O Ministério Público Federal (MPF) recomendou a manutenção da proibição de saída do Brasil e de viagens internacionais do secretário de Meio Ambiente da Bahia, Eduardo Sodré. A medida, determinada pelo ministro André Mendonça, do Supremo Tribunal Federal (STF), também é aplicada ao empresário Guilherme Henrique Sodré Martins, conhecido como Guiga Sodré, pai do secretário.
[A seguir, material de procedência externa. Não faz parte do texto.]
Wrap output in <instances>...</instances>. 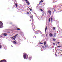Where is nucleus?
I'll use <instances>...</instances> for the list:
<instances>
[{"mask_svg":"<svg viewBox=\"0 0 62 62\" xmlns=\"http://www.w3.org/2000/svg\"><path fill=\"white\" fill-rule=\"evenodd\" d=\"M33 16L32 15H31L30 16V17L31 18H33Z\"/></svg>","mask_w":62,"mask_h":62,"instance_id":"f3484780","label":"nucleus"},{"mask_svg":"<svg viewBox=\"0 0 62 62\" xmlns=\"http://www.w3.org/2000/svg\"><path fill=\"white\" fill-rule=\"evenodd\" d=\"M20 29H19V28H18L17 29V30H20Z\"/></svg>","mask_w":62,"mask_h":62,"instance_id":"2f4dec72","label":"nucleus"},{"mask_svg":"<svg viewBox=\"0 0 62 62\" xmlns=\"http://www.w3.org/2000/svg\"><path fill=\"white\" fill-rule=\"evenodd\" d=\"M56 45H57V44H56Z\"/></svg>","mask_w":62,"mask_h":62,"instance_id":"a18cd8bd","label":"nucleus"},{"mask_svg":"<svg viewBox=\"0 0 62 62\" xmlns=\"http://www.w3.org/2000/svg\"><path fill=\"white\" fill-rule=\"evenodd\" d=\"M37 46H36V47H37Z\"/></svg>","mask_w":62,"mask_h":62,"instance_id":"ea45409f","label":"nucleus"},{"mask_svg":"<svg viewBox=\"0 0 62 62\" xmlns=\"http://www.w3.org/2000/svg\"><path fill=\"white\" fill-rule=\"evenodd\" d=\"M44 45H46V42L45 41L44 42Z\"/></svg>","mask_w":62,"mask_h":62,"instance_id":"393cba45","label":"nucleus"},{"mask_svg":"<svg viewBox=\"0 0 62 62\" xmlns=\"http://www.w3.org/2000/svg\"><path fill=\"white\" fill-rule=\"evenodd\" d=\"M27 14H29V12H27Z\"/></svg>","mask_w":62,"mask_h":62,"instance_id":"c756f323","label":"nucleus"},{"mask_svg":"<svg viewBox=\"0 0 62 62\" xmlns=\"http://www.w3.org/2000/svg\"><path fill=\"white\" fill-rule=\"evenodd\" d=\"M51 22H53V18L52 17L51 18Z\"/></svg>","mask_w":62,"mask_h":62,"instance_id":"4468645a","label":"nucleus"},{"mask_svg":"<svg viewBox=\"0 0 62 62\" xmlns=\"http://www.w3.org/2000/svg\"><path fill=\"white\" fill-rule=\"evenodd\" d=\"M48 13H49V14H51V11H48Z\"/></svg>","mask_w":62,"mask_h":62,"instance_id":"2eb2a0df","label":"nucleus"},{"mask_svg":"<svg viewBox=\"0 0 62 62\" xmlns=\"http://www.w3.org/2000/svg\"><path fill=\"white\" fill-rule=\"evenodd\" d=\"M59 30L60 31H61L62 29H60V28H59Z\"/></svg>","mask_w":62,"mask_h":62,"instance_id":"aec40b11","label":"nucleus"},{"mask_svg":"<svg viewBox=\"0 0 62 62\" xmlns=\"http://www.w3.org/2000/svg\"><path fill=\"white\" fill-rule=\"evenodd\" d=\"M47 27L46 26L45 28V32H46V30H47Z\"/></svg>","mask_w":62,"mask_h":62,"instance_id":"f8f14e48","label":"nucleus"},{"mask_svg":"<svg viewBox=\"0 0 62 62\" xmlns=\"http://www.w3.org/2000/svg\"><path fill=\"white\" fill-rule=\"evenodd\" d=\"M3 27V24L2 22L0 21V28H2Z\"/></svg>","mask_w":62,"mask_h":62,"instance_id":"f257e3e1","label":"nucleus"},{"mask_svg":"<svg viewBox=\"0 0 62 62\" xmlns=\"http://www.w3.org/2000/svg\"><path fill=\"white\" fill-rule=\"evenodd\" d=\"M53 35H54V37H56V33H55L53 34Z\"/></svg>","mask_w":62,"mask_h":62,"instance_id":"423d86ee","label":"nucleus"},{"mask_svg":"<svg viewBox=\"0 0 62 62\" xmlns=\"http://www.w3.org/2000/svg\"><path fill=\"white\" fill-rule=\"evenodd\" d=\"M55 55H56V56H57V55H56V54H55Z\"/></svg>","mask_w":62,"mask_h":62,"instance_id":"e433bc0d","label":"nucleus"},{"mask_svg":"<svg viewBox=\"0 0 62 62\" xmlns=\"http://www.w3.org/2000/svg\"><path fill=\"white\" fill-rule=\"evenodd\" d=\"M41 44H43V43H41Z\"/></svg>","mask_w":62,"mask_h":62,"instance_id":"79ce46f5","label":"nucleus"},{"mask_svg":"<svg viewBox=\"0 0 62 62\" xmlns=\"http://www.w3.org/2000/svg\"><path fill=\"white\" fill-rule=\"evenodd\" d=\"M34 31L36 34H37V33H38V32H39V33L41 32V31H39L38 30H35Z\"/></svg>","mask_w":62,"mask_h":62,"instance_id":"f03ea898","label":"nucleus"},{"mask_svg":"<svg viewBox=\"0 0 62 62\" xmlns=\"http://www.w3.org/2000/svg\"><path fill=\"white\" fill-rule=\"evenodd\" d=\"M60 43V42H57V43L58 44H59Z\"/></svg>","mask_w":62,"mask_h":62,"instance_id":"bb28decb","label":"nucleus"},{"mask_svg":"<svg viewBox=\"0 0 62 62\" xmlns=\"http://www.w3.org/2000/svg\"><path fill=\"white\" fill-rule=\"evenodd\" d=\"M31 24H33V23H32Z\"/></svg>","mask_w":62,"mask_h":62,"instance_id":"37998d69","label":"nucleus"},{"mask_svg":"<svg viewBox=\"0 0 62 62\" xmlns=\"http://www.w3.org/2000/svg\"><path fill=\"white\" fill-rule=\"evenodd\" d=\"M55 48H56V47H55Z\"/></svg>","mask_w":62,"mask_h":62,"instance_id":"09e8293b","label":"nucleus"},{"mask_svg":"<svg viewBox=\"0 0 62 62\" xmlns=\"http://www.w3.org/2000/svg\"><path fill=\"white\" fill-rule=\"evenodd\" d=\"M33 22V21H32V22Z\"/></svg>","mask_w":62,"mask_h":62,"instance_id":"49530a36","label":"nucleus"},{"mask_svg":"<svg viewBox=\"0 0 62 62\" xmlns=\"http://www.w3.org/2000/svg\"><path fill=\"white\" fill-rule=\"evenodd\" d=\"M0 62H7V61L5 60H1Z\"/></svg>","mask_w":62,"mask_h":62,"instance_id":"39448f33","label":"nucleus"},{"mask_svg":"<svg viewBox=\"0 0 62 62\" xmlns=\"http://www.w3.org/2000/svg\"><path fill=\"white\" fill-rule=\"evenodd\" d=\"M53 45H55V44L54 43L53 44Z\"/></svg>","mask_w":62,"mask_h":62,"instance_id":"f704fd0d","label":"nucleus"},{"mask_svg":"<svg viewBox=\"0 0 62 62\" xmlns=\"http://www.w3.org/2000/svg\"><path fill=\"white\" fill-rule=\"evenodd\" d=\"M53 41H55V40L56 39H55L54 38L53 39Z\"/></svg>","mask_w":62,"mask_h":62,"instance_id":"4be33fe9","label":"nucleus"},{"mask_svg":"<svg viewBox=\"0 0 62 62\" xmlns=\"http://www.w3.org/2000/svg\"><path fill=\"white\" fill-rule=\"evenodd\" d=\"M41 33H42V32H41Z\"/></svg>","mask_w":62,"mask_h":62,"instance_id":"de8ad7c7","label":"nucleus"},{"mask_svg":"<svg viewBox=\"0 0 62 62\" xmlns=\"http://www.w3.org/2000/svg\"><path fill=\"white\" fill-rule=\"evenodd\" d=\"M32 59V57H29V59L31 60Z\"/></svg>","mask_w":62,"mask_h":62,"instance_id":"a211bd4d","label":"nucleus"},{"mask_svg":"<svg viewBox=\"0 0 62 62\" xmlns=\"http://www.w3.org/2000/svg\"><path fill=\"white\" fill-rule=\"evenodd\" d=\"M13 43L14 44H17V43L14 41H13Z\"/></svg>","mask_w":62,"mask_h":62,"instance_id":"6e6552de","label":"nucleus"},{"mask_svg":"<svg viewBox=\"0 0 62 62\" xmlns=\"http://www.w3.org/2000/svg\"><path fill=\"white\" fill-rule=\"evenodd\" d=\"M40 10L41 11H43V10L41 9H40Z\"/></svg>","mask_w":62,"mask_h":62,"instance_id":"412c9836","label":"nucleus"},{"mask_svg":"<svg viewBox=\"0 0 62 62\" xmlns=\"http://www.w3.org/2000/svg\"><path fill=\"white\" fill-rule=\"evenodd\" d=\"M26 3H27V4L28 5H30V3L29 2V1H28L27 0H26Z\"/></svg>","mask_w":62,"mask_h":62,"instance_id":"20e7f679","label":"nucleus"},{"mask_svg":"<svg viewBox=\"0 0 62 62\" xmlns=\"http://www.w3.org/2000/svg\"><path fill=\"white\" fill-rule=\"evenodd\" d=\"M30 10H31V11H32V9H30Z\"/></svg>","mask_w":62,"mask_h":62,"instance_id":"473e14b6","label":"nucleus"},{"mask_svg":"<svg viewBox=\"0 0 62 62\" xmlns=\"http://www.w3.org/2000/svg\"><path fill=\"white\" fill-rule=\"evenodd\" d=\"M53 29L54 30H55V28L54 27L53 28Z\"/></svg>","mask_w":62,"mask_h":62,"instance_id":"a878e982","label":"nucleus"},{"mask_svg":"<svg viewBox=\"0 0 62 62\" xmlns=\"http://www.w3.org/2000/svg\"><path fill=\"white\" fill-rule=\"evenodd\" d=\"M0 37H1V38H2L3 37L2 36H0Z\"/></svg>","mask_w":62,"mask_h":62,"instance_id":"72a5a7b5","label":"nucleus"},{"mask_svg":"<svg viewBox=\"0 0 62 62\" xmlns=\"http://www.w3.org/2000/svg\"><path fill=\"white\" fill-rule=\"evenodd\" d=\"M23 57L24 59H26V58H28V56H27V54H25L23 56Z\"/></svg>","mask_w":62,"mask_h":62,"instance_id":"7ed1b4c3","label":"nucleus"},{"mask_svg":"<svg viewBox=\"0 0 62 62\" xmlns=\"http://www.w3.org/2000/svg\"><path fill=\"white\" fill-rule=\"evenodd\" d=\"M18 36V34H16V35L15 36L13 37H12V38H14V37H16V36Z\"/></svg>","mask_w":62,"mask_h":62,"instance_id":"9b49d317","label":"nucleus"},{"mask_svg":"<svg viewBox=\"0 0 62 62\" xmlns=\"http://www.w3.org/2000/svg\"><path fill=\"white\" fill-rule=\"evenodd\" d=\"M14 38H13V39H14L15 40V39H16V37H15Z\"/></svg>","mask_w":62,"mask_h":62,"instance_id":"6ab92c4d","label":"nucleus"},{"mask_svg":"<svg viewBox=\"0 0 62 62\" xmlns=\"http://www.w3.org/2000/svg\"><path fill=\"white\" fill-rule=\"evenodd\" d=\"M12 46V47H13V46H11V47Z\"/></svg>","mask_w":62,"mask_h":62,"instance_id":"c03bdc74","label":"nucleus"},{"mask_svg":"<svg viewBox=\"0 0 62 62\" xmlns=\"http://www.w3.org/2000/svg\"><path fill=\"white\" fill-rule=\"evenodd\" d=\"M15 5H16V7H17V3H16V4H15Z\"/></svg>","mask_w":62,"mask_h":62,"instance_id":"5701e85b","label":"nucleus"},{"mask_svg":"<svg viewBox=\"0 0 62 62\" xmlns=\"http://www.w3.org/2000/svg\"><path fill=\"white\" fill-rule=\"evenodd\" d=\"M3 35L5 36H7V34L6 33H3Z\"/></svg>","mask_w":62,"mask_h":62,"instance_id":"1a4fd4ad","label":"nucleus"},{"mask_svg":"<svg viewBox=\"0 0 62 62\" xmlns=\"http://www.w3.org/2000/svg\"><path fill=\"white\" fill-rule=\"evenodd\" d=\"M42 2H43V1H39V3H42Z\"/></svg>","mask_w":62,"mask_h":62,"instance_id":"b1692460","label":"nucleus"},{"mask_svg":"<svg viewBox=\"0 0 62 62\" xmlns=\"http://www.w3.org/2000/svg\"><path fill=\"white\" fill-rule=\"evenodd\" d=\"M23 1H24V0H22Z\"/></svg>","mask_w":62,"mask_h":62,"instance_id":"58836bf2","label":"nucleus"},{"mask_svg":"<svg viewBox=\"0 0 62 62\" xmlns=\"http://www.w3.org/2000/svg\"><path fill=\"white\" fill-rule=\"evenodd\" d=\"M2 48V46L1 45H0V48L1 49Z\"/></svg>","mask_w":62,"mask_h":62,"instance_id":"cd10ccee","label":"nucleus"},{"mask_svg":"<svg viewBox=\"0 0 62 62\" xmlns=\"http://www.w3.org/2000/svg\"><path fill=\"white\" fill-rule=\"evenodd\" d=\"M31 21V20H30V21Z\"/></svg>","mask_w":62,"mask_h":62,"instance_id":"a19ab883","label":"nucleus"},{"mask_svg":"<svg viewBox=\"0 0 62 62\" xmlns=\"http://www.w3.org/2000/svg\"><path fill=\"white\" fill-rule=\"evenodd\" d=\"M38 19L39 20H40L41 19V17L40 16V17H39V18H38Z\"/></svg>","mask_w":62,"mask_h":62,"instance_id":"ddd939ff","label":"nucleus"},{"mask_svg":"<svg viewBox=\"0 0 62 62\" xmlns=\"http://www.w3.org/2000/svg\"><path fill=\"white\" fill-rule=\"evenodd\" d=\"M33 38H36V36H34Z\"/></svg>","mask_w":62,"mask_h":62,"instance_id":"c85d7f7f","label":"nucleus"},{"mask_svg":"<svg viewBox=\"0 0 62 62\" xmlns=\"http://www.w3.org/2000/svg\"><path fill=\"white\" fill-rule=\"evenodd\" d=\"M32 28L33 29H35V26L33 25L32 26Z\"/></svg>","mask_w":62,"mask_h":62,"instance_id":"0eeeda50","label":"nucleus"},{"mask_svg":"<svg viewBox=\"0 0 62 62\" xmlns=\"http://www.w3.org/2000/svg\"><path fill=\"white\" fill-rule=\"evenodd\" d=\"M57 47H58V48H59V47H61V46H57Z\"/></svg>","mask_w":62,"mask_h":62,"instance_id":"7c9ffc66","label":"nucleus"},{"mask_svg":"<svg viewBox=\"0 0 62 62\" xmlns=\"http://www.w3.org/2000/svg\"><path fill=\"white\" fill-rule=\"evenodd\" d=\"M45 47H47V45H46L45 46Z\"/></svg>","mask_w":62,"mask_h":62,"instance_id":"4c0bfd02","label":"nucleus"},{"mask_svg":"<svg viewBox=\"0 0 62 62\" xmlns=\"http://www.w3.org/2000/svg\"><path fill=\"white\" fill-rule=\"evenodd\" d=\"M39 44H41V42H40L39 43Z\"/></svg>","mask_w":62,"mask_h":62,"instance_id":"c9c22d12","label":"nucleus"},{"mask_svg":"<svg viewBox=\"0 0 62 62\" xmlns=\"http://www.w3.org/2000/svg\"><path fill=\"white\" fill-rule=\"evenodd\" d=\"M50 20H51V18H50L48 20L49 23H50Z\"/></svg>","mask_w":62,"mask_h":62,"instance_id":"dca6fc26","label":"nucleus"},{"mask_svg":"<svg viewBox=\"0 0 62 62\" xmlns=\"http://www.w3.org/2000/svg\"><path fill=\"white\" fill-rule=\"evenodd\" d=\"M49 36L50 37H52L53 36V34L52 33H50L49 34Z\"/></svg>","mask_w":62,"mask_h":62,"instance_id":"9d476101","label":"nucleus"}]
</instances>
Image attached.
Os dois são investigados na Operação Compliance Zero, que apura suspeitas de corrupção, lavagem de dinheiro, organização criminosa e crimes financeiros relacionados ao Banco Master. Segundo a Polícia Federal, Eduardo é investigado por suposto recebimento de vantagens indevidas em troca de articulação legislativa favorável ao grupo, enquanto Guiga é apontado como operador e articulador entre o núcleo empresarial da instituição e uma pessoa de confiança do senador Jaques Wagner.
Eduardo tentou obter autorização para viajar à França, entre 14 e 31 de agosto, para participar de um programa do governo francês, e também pediu liberação para participar da COP17, prevista para outubro. Mendonça negou os pedidos e apontou, entre os motivos, o estágio inicial das investigações, a existência de indícios de crimes graves, a capacidade financeira dos investigados e o risco de evasão. Guiga também teve negado um pedido para viajar à Itália para participar da Bienal de Veneza.